TRECHO SELECIONADO:

===

Os bleus cobriram de lama todo um país que se orgulha de sua cultura e da sua educação, a ponto da ministra do esporte tomar um avião para a África do Sul, na esperança não de controlar a situação, já perdida, mas de salvar um pouco as aparências. O papelão francês foi mais que grosseria: foi um festival coletivo de mau-caratismo.
Nem o treinador se salvou do naufrágio moral. Ao se recusar a cumprimentar o técnico adversário ao fim do jogo, deixando no ar a mão estendida do nosso Parreira, que na vitória como na derrota é sempre o mesmo gentleman, o francês Domenech deixou claro que o vexame futebolístico e ético da França não se deveu apenas aos jogadores.

Dunga falou em entrevista, emocionado, da educação que lhe deu o pai, hoje doente, e da mãe, que é professora de história. Sabemos por ele mesmo que ser filho de professora o ajudou a amar a pátria e a ter aquela disciplina espartana, com a qual conduz sua vida e a seleção. Porém, essa criação não o ajudou muito com a língua portuguesa, que ele atropela com a mesma volúpia com que gostaria de destruir adversários e opositores, principalmente na imprensa. E também não colaborou para conservar a noção básica da educação de que ficar xingando e destratando todo mundo é feio. Os pais tentam, sabemos, mas não conseguem tudo.

Por seu comportamento inadequado, Dunga ensaiou em seguida um pedido de desculpas, dizendo que o povo brasileiro não tinha que saber de seus problemas pessoais. Não se trata disso. Ele poderia ter problemas e trazê-las a público de maneira mais digna. No entanto, não deixa de ser verdade que o público vê futebol pela beleza do jogo, pelos momentos heróicos e emocionantes do esporte, pelo amor à pátria. E gostaria de ver aqueles que representam um povo se comportando de acordo.

Se esta Copa serve de exemplo, é daquilo que não se deve fazer. O futebol não perdeu apenas muito da paixão, convertida numa vontade de ganhar a qualquer preço, por trás da qual está a verdadeira motivação que hoje move o esporte: a ganância por dinheiro. E, quando isso acontece, desaparece a noção indispensável de honradez.
*
O Brasil ganhou de pouco dos coreanos, venceu a Costa do Marfim na base da ferocidade e empatou melancolicamente com Portugal. No jogo em que precisou fazer substituições de um time já cheio de reservas, Dunga entrou com Grafite, Josué e Ramirez. Ficou clara a falta de imaginação d eum time comandado por um técnico que se deu ao luxo de deixar de convocar Neymar, Ganso e Ronaldinho Gaúcho. O erros em algum momento aparecem.

===

EXERCÍCIOS:
1/ Resuma o trecho em duas frases.
2/ Reproduza, por favor, sem nenhuma alteração, a parte do trecho que abre com as palavras que contêm "Se esta Copa" e fecha com "algum momento aparecem.".
Os registros foram tirados de outra fonte.

REGISTROS EXIBIDOS:

===

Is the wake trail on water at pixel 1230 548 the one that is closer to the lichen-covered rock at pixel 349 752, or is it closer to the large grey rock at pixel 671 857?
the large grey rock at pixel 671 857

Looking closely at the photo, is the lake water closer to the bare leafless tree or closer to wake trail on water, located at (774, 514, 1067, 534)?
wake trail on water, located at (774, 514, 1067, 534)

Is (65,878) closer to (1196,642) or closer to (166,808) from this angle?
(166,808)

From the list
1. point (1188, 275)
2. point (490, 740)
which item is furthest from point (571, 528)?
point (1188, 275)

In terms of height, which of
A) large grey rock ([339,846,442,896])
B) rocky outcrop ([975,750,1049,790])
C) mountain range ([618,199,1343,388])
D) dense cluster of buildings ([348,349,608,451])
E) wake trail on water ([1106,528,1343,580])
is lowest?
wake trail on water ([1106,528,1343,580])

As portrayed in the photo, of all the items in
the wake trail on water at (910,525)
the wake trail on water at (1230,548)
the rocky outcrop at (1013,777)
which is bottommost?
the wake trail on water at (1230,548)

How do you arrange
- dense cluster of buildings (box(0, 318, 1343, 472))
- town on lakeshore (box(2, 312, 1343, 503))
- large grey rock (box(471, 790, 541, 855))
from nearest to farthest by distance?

===

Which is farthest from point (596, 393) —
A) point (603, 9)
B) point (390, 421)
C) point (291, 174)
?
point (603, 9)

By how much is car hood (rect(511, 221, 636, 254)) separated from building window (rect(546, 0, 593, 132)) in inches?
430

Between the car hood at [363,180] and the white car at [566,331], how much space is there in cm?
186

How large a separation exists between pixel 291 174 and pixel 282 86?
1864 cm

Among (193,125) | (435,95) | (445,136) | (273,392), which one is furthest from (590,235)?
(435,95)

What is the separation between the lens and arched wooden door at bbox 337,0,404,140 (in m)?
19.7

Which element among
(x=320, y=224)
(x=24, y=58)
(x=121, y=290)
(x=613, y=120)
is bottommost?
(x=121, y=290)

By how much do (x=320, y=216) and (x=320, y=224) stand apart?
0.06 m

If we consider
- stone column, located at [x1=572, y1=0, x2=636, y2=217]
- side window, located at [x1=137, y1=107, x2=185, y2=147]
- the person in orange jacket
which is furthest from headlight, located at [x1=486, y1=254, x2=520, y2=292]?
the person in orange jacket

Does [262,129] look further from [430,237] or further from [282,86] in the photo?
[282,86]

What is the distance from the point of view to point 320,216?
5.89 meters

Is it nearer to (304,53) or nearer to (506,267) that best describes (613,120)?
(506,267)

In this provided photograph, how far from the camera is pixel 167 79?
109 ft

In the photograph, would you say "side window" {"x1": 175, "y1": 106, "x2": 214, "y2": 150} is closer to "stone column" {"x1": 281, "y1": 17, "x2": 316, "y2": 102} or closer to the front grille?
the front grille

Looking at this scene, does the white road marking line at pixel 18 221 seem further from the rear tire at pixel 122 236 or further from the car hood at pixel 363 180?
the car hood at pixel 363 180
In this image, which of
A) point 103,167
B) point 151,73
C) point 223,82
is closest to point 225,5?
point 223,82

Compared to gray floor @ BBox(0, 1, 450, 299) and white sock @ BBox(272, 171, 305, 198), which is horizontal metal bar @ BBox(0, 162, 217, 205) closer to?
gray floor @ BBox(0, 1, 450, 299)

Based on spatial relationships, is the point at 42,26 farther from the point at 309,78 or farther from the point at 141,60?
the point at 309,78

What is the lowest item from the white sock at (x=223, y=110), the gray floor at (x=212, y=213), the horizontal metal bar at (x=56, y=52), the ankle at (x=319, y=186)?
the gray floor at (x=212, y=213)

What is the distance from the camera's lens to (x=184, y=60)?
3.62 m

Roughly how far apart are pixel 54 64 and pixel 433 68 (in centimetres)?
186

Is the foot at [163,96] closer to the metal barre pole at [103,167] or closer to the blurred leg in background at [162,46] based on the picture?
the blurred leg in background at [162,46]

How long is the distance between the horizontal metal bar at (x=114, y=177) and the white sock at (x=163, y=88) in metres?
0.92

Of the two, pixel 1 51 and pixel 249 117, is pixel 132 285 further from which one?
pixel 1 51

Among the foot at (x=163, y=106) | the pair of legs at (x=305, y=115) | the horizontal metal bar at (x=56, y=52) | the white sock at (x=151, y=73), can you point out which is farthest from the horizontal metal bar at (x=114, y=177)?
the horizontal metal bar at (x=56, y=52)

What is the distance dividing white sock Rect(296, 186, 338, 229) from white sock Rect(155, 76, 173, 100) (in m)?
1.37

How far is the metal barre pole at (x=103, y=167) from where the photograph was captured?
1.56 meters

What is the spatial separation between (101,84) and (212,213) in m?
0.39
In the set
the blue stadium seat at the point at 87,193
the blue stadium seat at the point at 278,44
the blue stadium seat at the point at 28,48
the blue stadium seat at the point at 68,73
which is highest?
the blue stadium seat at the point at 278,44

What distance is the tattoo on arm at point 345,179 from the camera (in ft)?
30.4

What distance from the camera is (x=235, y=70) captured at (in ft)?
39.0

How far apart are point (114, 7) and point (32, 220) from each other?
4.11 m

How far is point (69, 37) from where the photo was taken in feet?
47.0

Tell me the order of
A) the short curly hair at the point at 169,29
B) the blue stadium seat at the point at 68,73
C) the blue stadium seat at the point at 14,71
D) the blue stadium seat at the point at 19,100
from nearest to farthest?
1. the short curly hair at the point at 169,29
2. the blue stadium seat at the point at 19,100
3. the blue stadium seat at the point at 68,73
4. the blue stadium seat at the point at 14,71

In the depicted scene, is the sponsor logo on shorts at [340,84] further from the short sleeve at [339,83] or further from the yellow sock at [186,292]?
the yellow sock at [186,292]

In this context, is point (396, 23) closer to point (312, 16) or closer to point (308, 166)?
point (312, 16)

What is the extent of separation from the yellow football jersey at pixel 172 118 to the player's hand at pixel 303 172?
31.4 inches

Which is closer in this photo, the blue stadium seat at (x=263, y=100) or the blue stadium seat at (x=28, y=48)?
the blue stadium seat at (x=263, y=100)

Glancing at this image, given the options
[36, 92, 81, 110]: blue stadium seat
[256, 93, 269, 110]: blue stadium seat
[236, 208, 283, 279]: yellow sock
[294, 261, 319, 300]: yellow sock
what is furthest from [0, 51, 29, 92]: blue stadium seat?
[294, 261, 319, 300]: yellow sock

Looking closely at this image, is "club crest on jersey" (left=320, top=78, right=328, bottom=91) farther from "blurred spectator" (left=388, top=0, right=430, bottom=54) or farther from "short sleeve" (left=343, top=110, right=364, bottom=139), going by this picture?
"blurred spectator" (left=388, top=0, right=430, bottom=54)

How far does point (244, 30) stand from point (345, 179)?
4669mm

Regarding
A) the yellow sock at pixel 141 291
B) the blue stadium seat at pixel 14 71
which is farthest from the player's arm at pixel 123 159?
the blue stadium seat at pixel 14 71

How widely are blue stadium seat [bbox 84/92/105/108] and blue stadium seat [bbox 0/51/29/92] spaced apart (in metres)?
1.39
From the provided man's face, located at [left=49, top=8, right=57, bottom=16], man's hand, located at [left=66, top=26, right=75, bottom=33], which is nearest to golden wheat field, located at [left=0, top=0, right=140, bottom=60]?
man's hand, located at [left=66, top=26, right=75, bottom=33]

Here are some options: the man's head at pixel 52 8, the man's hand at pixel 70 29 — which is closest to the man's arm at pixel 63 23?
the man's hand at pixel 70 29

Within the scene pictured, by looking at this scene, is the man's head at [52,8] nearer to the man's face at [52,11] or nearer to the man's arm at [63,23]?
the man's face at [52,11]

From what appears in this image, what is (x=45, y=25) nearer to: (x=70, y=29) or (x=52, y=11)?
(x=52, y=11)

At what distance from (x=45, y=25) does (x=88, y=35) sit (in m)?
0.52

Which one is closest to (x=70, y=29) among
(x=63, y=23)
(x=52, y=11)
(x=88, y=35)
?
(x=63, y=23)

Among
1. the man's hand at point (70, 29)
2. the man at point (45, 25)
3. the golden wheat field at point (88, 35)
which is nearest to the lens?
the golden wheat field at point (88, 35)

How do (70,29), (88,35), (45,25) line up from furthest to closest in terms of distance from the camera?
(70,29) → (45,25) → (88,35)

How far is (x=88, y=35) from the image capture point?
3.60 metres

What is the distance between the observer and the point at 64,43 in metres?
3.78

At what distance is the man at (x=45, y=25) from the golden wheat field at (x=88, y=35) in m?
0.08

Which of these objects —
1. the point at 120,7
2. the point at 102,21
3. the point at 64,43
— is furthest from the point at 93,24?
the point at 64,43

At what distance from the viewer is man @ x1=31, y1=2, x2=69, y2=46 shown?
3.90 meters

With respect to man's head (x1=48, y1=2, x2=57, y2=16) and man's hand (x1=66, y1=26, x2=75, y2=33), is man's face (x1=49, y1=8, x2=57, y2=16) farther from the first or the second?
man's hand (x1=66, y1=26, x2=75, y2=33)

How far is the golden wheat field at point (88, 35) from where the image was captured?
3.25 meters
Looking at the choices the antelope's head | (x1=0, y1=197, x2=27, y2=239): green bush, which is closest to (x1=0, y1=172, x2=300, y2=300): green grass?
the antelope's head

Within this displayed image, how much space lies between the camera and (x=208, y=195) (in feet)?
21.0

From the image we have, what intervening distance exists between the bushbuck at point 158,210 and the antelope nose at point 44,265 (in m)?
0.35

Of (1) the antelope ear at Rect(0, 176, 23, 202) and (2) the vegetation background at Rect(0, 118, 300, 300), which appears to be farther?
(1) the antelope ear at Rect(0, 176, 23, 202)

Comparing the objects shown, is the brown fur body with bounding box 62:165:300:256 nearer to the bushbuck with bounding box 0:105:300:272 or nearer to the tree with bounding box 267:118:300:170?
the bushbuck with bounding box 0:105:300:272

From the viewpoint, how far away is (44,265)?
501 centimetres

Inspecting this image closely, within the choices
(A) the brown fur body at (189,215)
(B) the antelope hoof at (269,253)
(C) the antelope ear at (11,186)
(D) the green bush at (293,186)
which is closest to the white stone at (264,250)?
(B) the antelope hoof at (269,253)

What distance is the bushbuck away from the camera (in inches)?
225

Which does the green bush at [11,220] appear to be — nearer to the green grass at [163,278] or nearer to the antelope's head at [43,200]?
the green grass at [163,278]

===

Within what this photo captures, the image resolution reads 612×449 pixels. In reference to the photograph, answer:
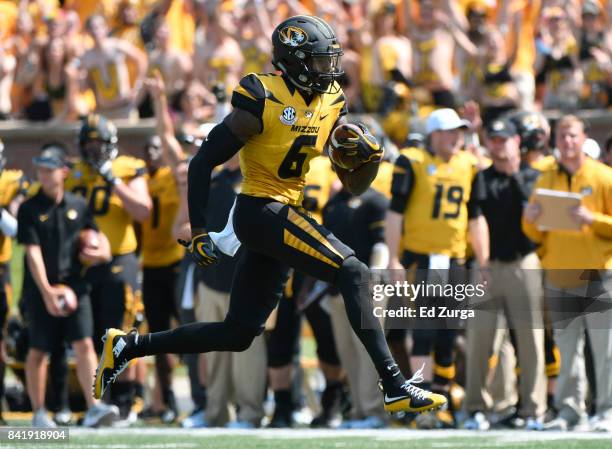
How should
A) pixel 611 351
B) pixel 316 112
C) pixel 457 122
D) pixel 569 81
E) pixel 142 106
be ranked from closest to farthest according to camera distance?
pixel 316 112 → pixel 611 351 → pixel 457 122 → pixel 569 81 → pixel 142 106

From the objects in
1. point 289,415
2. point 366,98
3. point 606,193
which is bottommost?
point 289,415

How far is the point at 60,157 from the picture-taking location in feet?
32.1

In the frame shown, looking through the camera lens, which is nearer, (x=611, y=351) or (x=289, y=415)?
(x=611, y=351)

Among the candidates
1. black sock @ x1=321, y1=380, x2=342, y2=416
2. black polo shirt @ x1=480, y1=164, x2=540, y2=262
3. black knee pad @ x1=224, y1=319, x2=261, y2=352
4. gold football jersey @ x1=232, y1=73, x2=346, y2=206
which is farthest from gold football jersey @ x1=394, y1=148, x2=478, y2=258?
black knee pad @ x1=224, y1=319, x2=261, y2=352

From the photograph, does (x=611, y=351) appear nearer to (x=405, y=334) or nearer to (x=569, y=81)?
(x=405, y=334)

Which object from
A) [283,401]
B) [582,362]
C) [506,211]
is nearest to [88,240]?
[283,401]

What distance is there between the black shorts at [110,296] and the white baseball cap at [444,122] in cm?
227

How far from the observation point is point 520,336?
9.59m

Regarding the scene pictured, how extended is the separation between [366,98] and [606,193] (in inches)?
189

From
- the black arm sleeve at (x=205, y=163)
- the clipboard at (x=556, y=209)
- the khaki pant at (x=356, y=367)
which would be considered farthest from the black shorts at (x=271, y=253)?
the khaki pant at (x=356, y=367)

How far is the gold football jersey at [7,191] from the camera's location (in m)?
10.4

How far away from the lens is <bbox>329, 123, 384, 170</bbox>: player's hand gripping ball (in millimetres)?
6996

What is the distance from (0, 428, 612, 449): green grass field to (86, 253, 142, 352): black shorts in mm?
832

===

RESPOSTAS COMPLETAS:
1/ O trecho critica o comportamento da seleção francesa e de seu treinador, Domenech, que se recusou a cumprimentar Parreira ao fim do jogo, e também a atitude de Dunga, cuja educação recebida dos pais não o impediu de xingar e destratar todo mundo. Segundo o texto, esta Copa é exemplo do que não se deve fazer, pois a paixão do futebol se converteu numa vontade de ganhar a qualquer preço, movida pela ganância por dinheiro, e com isso desaparece a noção de honradez.

2/
Se esta Copa serve de exemplo, é daquilo que não se deve fazer. O futebol não perdeu apenas muito da paixão, convertida numa vontade de ganhar a qualquer preço, por trás da qual está a verdadeira motivação que hoje move o esporte: a ganância por dinheiro. E, quando isso acontece, desaparece a noção indispensável de honradez.
*
O Brasil ganhou de pouco dos coreanos, venceu a Costa do Marfim na base da ferocidade e empatou melancolicamente com Portugal. No jogo em que precisou fazer substituições de um time já cheio de reservas, Dunga entrou com Grafite, Josué e Ramirez. Ficou clara a falta de imaginação d eum time comandado por um técnico que se deu ao luxo de deixar de convocar Neymar, Ganso e Ronaldinho Gaúcho. O erros em algum momento aparecem.